Syzygies · on Jan 16, 2022

Interesting. There can't be a proof of general optimality for Shannon entropy, because the words are irregularly distributed. However, (unlike your lists) they're not distributed by an adversary trying to foil Wordle/Jotto strategies.

I suspect a law of large numbers / central limit theorem type result that Shannon entropy is asymptotically optimal for randomly chosen lists, even those generated by state machines like gibberish generators that nearly output English words. In other words, I conjecture that your configurations are rare for long lists.

Early in my career, I was naive enough to code up Grobner bases with a friend, to tackle problems in algebraic geometry. I didn't yet know that computer scientists at MIT had tried random equations with horrid running times, and other computer scientists at MIT had established special cases with exponential space complete complexity.
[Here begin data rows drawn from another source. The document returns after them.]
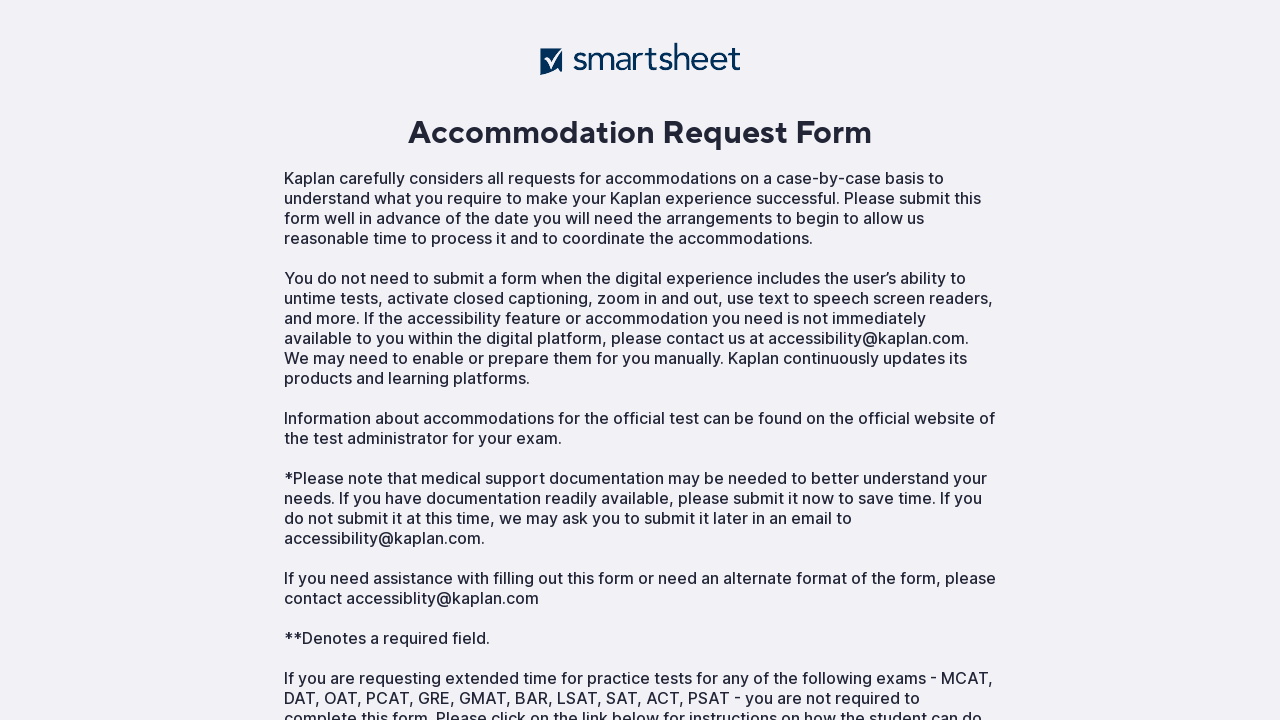

--- FILE ---
content_type: text/html;charset=UTF-8
request_url: https://app.smartsheet.com/b/form/3002224ae36740f280659ec842023ffd
body_size: 6698
content:
<!doctype html>
<html lang="en">
<head>
    <meta charset="utf-8">
    <title>Smartsheet Forms</title>
    <link rel="icon" href="https://forms.smartsheet.com/assets/form-app/favicon.png" type="image/png">
    <link rel="shortcut icon" href="https://forms.smartsheet.com/assets/form-app/favicon.png" type="image/png">
    <meta name="viewport" content="width=device-width, initial-scale=1">
    <meta name="robots" content="noindex, nofollow">
    <style>
        @import url('https://fonts.googleapis.com/css?family=Roboto+Mono|Roboto+Slab|Roboto:300,400,400i,500,700,900');
    </style>
    <style>
        body {
            -ms-text-size-adjust: auto;
            -moz-text-size-adjust: auto;
            -webkit-text-size-adjust: auto;
            font: -apple-system-body;
        }
    </style>
    <link rel="stylesheet" href="https://forms.smartsheet.com/assets/forms-ui-submit-app/bundle/main.1769042357495.css"></link>
    <script>
        window.formEndpoint = "https://forms.smartsheet.com";
        window.formDefinition = "[base64]";
        window.formToken = "b56mkri7k83mk4speppn";
        window.formAppVersion = "1.146.11";
        window.publishKey = "3002224ae36740f280659ec842023ffd";
    </script>
</head>
<body style="margin: 0px">
<div id="root"></div>
<div id="modal-root"></div>
<script src="https://forms.smartsheet.com/assets/forms-ui-submit-app/bundle/main.1769042357495.js"></script>
</body>
</html>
Our first theorem explained why algebraic geometers were lucky here. This is a trichotomy one often sees: "Good reason for asking" / "Monkeys at a keyboard" / "Troublemakers at a demo".
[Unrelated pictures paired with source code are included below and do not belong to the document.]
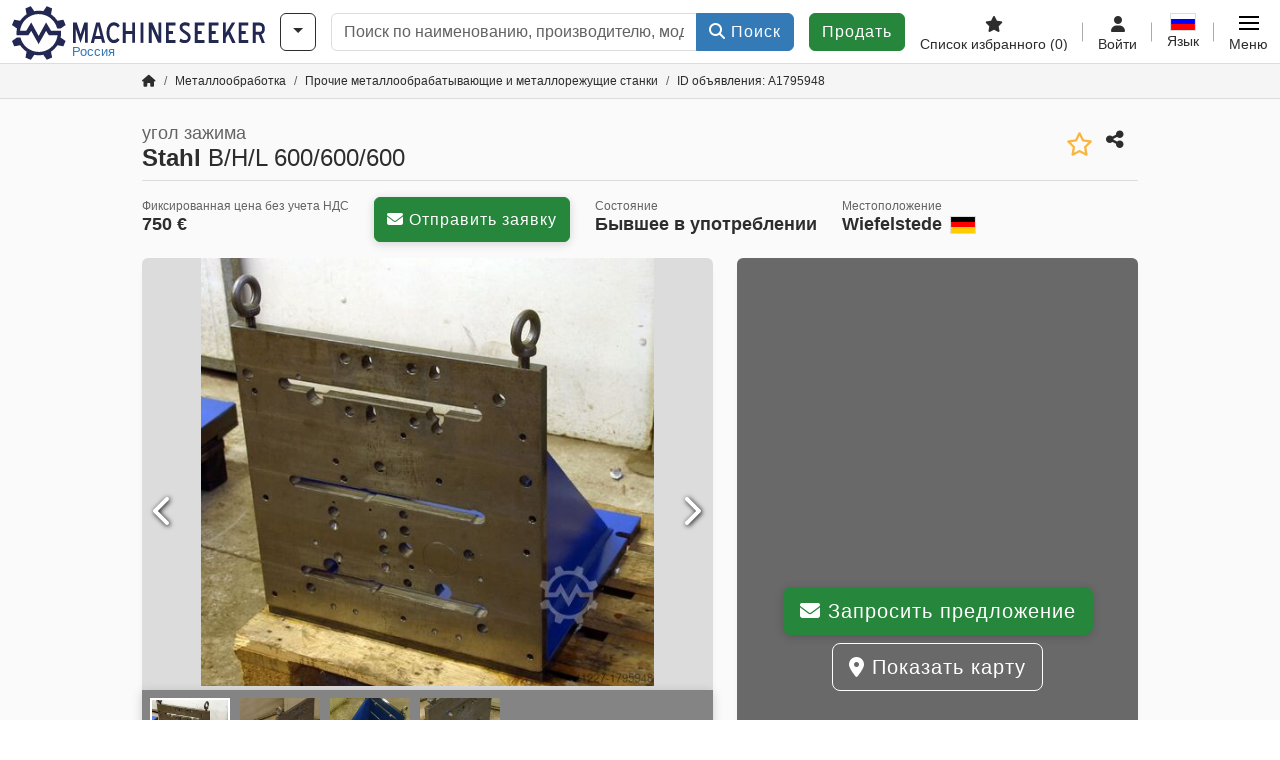

--- FILE ---
content_type: text/html; charset=UTF-8
request_url: https://www.machineseeker.ru.com/ofni/embed/get?channel=kategorie&id=658&vertical=true
body_size: 852
content:
<script>var brand = "ms";</script>
<div id="ofniCarousel" class="d-flex justify-content-center align-items-center" style="flex-wrap: wrap">
            <div class="ofni-unit"
     data-ofni-traegerId="14851"
     data-ofni-kamplId="13846"
     data-ofni-tracked="0">
    <a class="px-3"
       href="/ofni/embed/click?cid=13846"
       target="_blank"
       rel="nofollow">
        <img loading="lazy" width="180" height="75" class="mb-4"
             src="https://cdn.machineseeker.com/data/ofni/14851.png?v=1750851101"
             alt="Kraffter Machine Tools - High precision used machine tools supplier">
    </a>
</div>            <div class="ofni-unit"
     data-ofni-traegerId="4796"
     data-ofni-kamplId="3686"
     data-ofni-tracked="0">
    <a class="px-3"
       href="/ofni/embed/click?cid=3686"
       target="_blank"
       rel="nofollow">
        <img loading="lazy" width="180" height="75" class="mb-4"
             src="https://cdn.machineseeker.com/data/ofni/4796.png?v=1741943300"
             alt="Machineseeker Premium Auctions - Auction with the No. 1">
    </a>
</div>            <div class="ofni-unit"
     data-ofni-traegerId="3085"
     data-ofni-kamplId="2272"
     data-ofni-tracked="0">
    <a class="px-3"
       href="/ofni/embed/click?cid=2272"
       target="_blank"
       rel="nofollow">
        <img loading="lazy" width="180" height="75" class="mb-4"
             src="https://cdn.machineseeker.com/data/ofni/3085.png?v=1631260826"
             alt="Zebra Worldwide Machinery - New & Used Machinery">
    </a>
</div>            <div class="ofni-unit"
     data-ofni-traegerId="2733"
     data-ofni-kamplId="3676"
     data-ofni-tracked="0">
    <a class="px-3"
       href="/ofni/embed/click?cid=3676"
       target="_blank"
       rel="nofollow">
        <img loading="lazy" width="180" height="75" class="mb-4"
             src="https://cdn.machineseeker.com/data/ofni/2733.png?v=1614856438"
             alt="APT International nv">
    </a>
</div>            <div class="ofni-unit"
     data-ofni-traegerId="1737"
     data-ofni-kamplId="1323"
     data-ofni-tracked="0">
    <a class="px-3"
       href="/ofni/embed/click?cid=1323"
       target="_blank"
       rel="nofollow">
        <img loading="lazy" width="180" height="75" class="mb-4"
             src="https://cdn.machineseeker.com/data/ofni/1737.png?v=1549289840"
             alt="GINDUMAC GmbH - Metal, Sheet Metal & Plastics Processing Machinery">
    </a>
</div>            <div class="ofni-unit"
     data-ofni-traegerId="3435"
     data-ofni-kamplId="3796"
     data-ofni-tracked="0">
    <a class="px-3"
       href="/ofni/embed/click?cid=3796"
       target="_blank"
       rel="nofollow">
        <img loading="lazy" width="180" height="75" class="mb-4"
             src="https://cdn.machineseeker.com/data/ofni/3435.png?v=1650362998"
             alt="Ward CNC - Supplier of New & Used CNC Machine Tools">
    </a>
</div>        </div>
Languages evolve like coding theory, attempting a Hamming distance between words to enhance intelligibility. It could well be that the Wordle dictionary behaves quasirandomly, more uniformly spaced that a true random dictionary, so Shannon entropy behaves better than expected.

hddqsb · on Jan 17, 2022

For the entropy strategy, the expected number of guesses on the full dictionary (allowing all 12972 words as possible solutions) is 4.233 (54910/12972)* according to my tests.

The best score on https://botfights.io/game/wordle is currently 4.044 (4044/1000).
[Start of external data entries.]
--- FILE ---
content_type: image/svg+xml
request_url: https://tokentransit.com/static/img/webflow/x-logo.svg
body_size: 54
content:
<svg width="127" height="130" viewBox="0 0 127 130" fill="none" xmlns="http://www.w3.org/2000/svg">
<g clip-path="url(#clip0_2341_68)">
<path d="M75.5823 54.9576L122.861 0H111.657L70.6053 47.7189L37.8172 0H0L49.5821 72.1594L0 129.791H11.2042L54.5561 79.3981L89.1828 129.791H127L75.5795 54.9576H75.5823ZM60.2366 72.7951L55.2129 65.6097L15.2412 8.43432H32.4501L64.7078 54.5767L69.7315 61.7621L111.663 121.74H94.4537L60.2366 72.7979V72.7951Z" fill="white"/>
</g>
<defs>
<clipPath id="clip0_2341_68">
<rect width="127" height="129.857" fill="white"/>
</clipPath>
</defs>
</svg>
*Spoiler: The score of the entropy strategy can be improved to 4.086 (53007/12972) by tweaking the entropy formula as follows: Let n be the number of possible solutions and let ki be the size of the i-th partition after the current guess. The usual entropy formula is sum{pi * -log(pi)} where pi = ki / n. The improved formula is sum{pi * -log((ki+1) / n)}. This formula aligns more closely with the expected number of guesses required to solve small partitions.